El gobernador Osvaldo Jaldo se reunió este lunes con la senadora nacional Sandra Mendoza para delinear una estrategia parlamentaria enfocada, según expresaron, en la gobernabilidad provincial y la defensa de los intereses de Tucumán en el Senado.
Durante el encuentro, Mendoza informó la creación del bloque Convicción Federal, integrado junto a Carolina Moisés (Jujuy) y Guillermo Andrada (Catamarca). La conformación del nuevo espacio implica su salida del interbloque conducido por José Mayans.
Autonomía provincial o reacomodamiento político
La creación de un nuevo bloque vuelve a poner en discusión una práctica frecuente del Senado argentino, nos referimos a la fragmentación de espacios como mecanismo de negociación política. Aunque el discurso oficial habla de “voz propia para las provincias”, la proliferación de bloques también puede diluir responsabilidades, generar estructuras costosas y responder más a coyunturas partidarias que a proyectos federales sostenidos.
En un contexto de tensiones fiscales entre Nación y provincias, la decisión aparece menos como un gesto doctrinario y más como una jugada táctica para reposicionarse en la disputa por recursos, comisiones clave y visibilidad institucional.
Argumentos oficiales y agenda legislativa
Jaldo sostuvo que el nuevo bloque permitirá mayor autonomía para defender la industria, el comercio y las economías regionales, además de fortalecer vínculos con mandatarios del NOA y NEA. También mencionó la situación de los recursos nacionales destinados a salud, educación, seguridad y asistencia social.
Mendoza, por su parte, afirmó que la prioridad será la agenda de gobernabilidad provincial y que la nueva bancada facilitará una participación más activa en comisiones estratégicas, especialmente ante la definición de autoridades del Senado y equipos de trabajo del período ordinario.
La senadora adelantó además su postura sobre temas de alto impacto nacional con repercusión local, entre ellos el Régimen Penal Juvenil y la Reforma Laboral, sobre la cual ratificó su rechazo a las modificaciones propuestas.
El desafío de pasar del discurso a los resultados
La aparición de Convicción Federal plantea interrogantes sobre su verdadera capacidad de incidencia.
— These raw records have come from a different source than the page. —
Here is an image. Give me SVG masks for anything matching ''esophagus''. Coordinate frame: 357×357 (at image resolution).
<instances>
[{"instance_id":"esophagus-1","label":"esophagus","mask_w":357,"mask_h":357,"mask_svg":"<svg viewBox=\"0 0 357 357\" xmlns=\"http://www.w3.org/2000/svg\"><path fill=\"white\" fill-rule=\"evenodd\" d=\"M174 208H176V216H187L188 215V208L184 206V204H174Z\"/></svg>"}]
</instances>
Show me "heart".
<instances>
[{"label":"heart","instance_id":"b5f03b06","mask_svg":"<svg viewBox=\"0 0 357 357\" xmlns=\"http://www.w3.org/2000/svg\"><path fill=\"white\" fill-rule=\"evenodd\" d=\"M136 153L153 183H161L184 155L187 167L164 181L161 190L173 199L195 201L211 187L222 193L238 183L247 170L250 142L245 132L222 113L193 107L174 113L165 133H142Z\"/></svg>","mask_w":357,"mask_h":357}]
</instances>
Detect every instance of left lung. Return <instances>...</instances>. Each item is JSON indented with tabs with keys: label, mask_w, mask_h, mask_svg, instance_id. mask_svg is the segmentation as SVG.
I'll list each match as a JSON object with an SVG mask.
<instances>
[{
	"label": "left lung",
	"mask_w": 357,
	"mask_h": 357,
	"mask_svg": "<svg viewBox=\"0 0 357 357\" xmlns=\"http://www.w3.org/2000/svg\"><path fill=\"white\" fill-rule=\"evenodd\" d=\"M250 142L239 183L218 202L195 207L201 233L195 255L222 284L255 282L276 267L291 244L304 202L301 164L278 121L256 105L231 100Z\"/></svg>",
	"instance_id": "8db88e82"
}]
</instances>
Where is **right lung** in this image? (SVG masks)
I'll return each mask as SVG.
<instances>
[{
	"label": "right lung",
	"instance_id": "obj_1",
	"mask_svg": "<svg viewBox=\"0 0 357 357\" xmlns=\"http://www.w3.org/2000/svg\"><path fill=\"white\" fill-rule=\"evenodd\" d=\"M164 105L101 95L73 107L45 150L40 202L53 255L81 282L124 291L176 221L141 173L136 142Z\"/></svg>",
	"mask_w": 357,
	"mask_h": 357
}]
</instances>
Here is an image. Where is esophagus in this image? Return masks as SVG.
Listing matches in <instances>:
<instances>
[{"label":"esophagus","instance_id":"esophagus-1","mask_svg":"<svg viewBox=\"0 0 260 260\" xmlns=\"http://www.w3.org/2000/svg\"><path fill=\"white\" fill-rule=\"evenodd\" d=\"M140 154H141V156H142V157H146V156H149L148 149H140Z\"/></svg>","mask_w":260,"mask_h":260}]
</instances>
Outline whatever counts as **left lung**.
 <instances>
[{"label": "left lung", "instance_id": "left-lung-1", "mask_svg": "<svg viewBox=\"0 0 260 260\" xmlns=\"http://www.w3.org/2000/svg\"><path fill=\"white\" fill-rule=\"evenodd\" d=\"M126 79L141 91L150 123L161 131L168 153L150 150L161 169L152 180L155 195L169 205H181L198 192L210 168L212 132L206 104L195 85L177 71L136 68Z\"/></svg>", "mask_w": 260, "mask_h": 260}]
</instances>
Los bloques pequeños suelen tener visibilidad mediática, pero su eficacia depende de alianzas cambiantes y del peso político real de sus integrantes.
Para Tucumán, el desafío no será la creación de nuevas estructuras sino la obtención de resultados concretos como financiamiento para obras, defensa de economías regionales, políticas de empleo y mejoras en servicios esenciales. Sin esos logros medibles, el nuevo espacio corre el riesgo de convertirse en otro capítulo de reacomodamientos parlamentarios sin impacto directo en la vida cotidiana.
Propuestas que no se mencionaron
En este contexto será necesario establecer metas públicas verificables sobre recursos y proyectos obtenidos para la provincia.
Informar periódicamente la actuación legislativa del bloque y su impacto real.
Impulsar una agenda regional conjunta del NOA con prioridades productivas claras, más allá de alineamientos coyunturales.
Promover mecanismos de rendición de cuentas que permitan evaluar si la “voz propia” se traduce en beneficios tangibles.
La política federal argentina necesita menos gestos simbólicos y más resultados concretos. Convicción Federal tendrá ahora la oportunidad, y la obligación, de demostrar si su nombre expresa una estrategia duradera o apenas una nueva etiqueta en el tablero del Senado.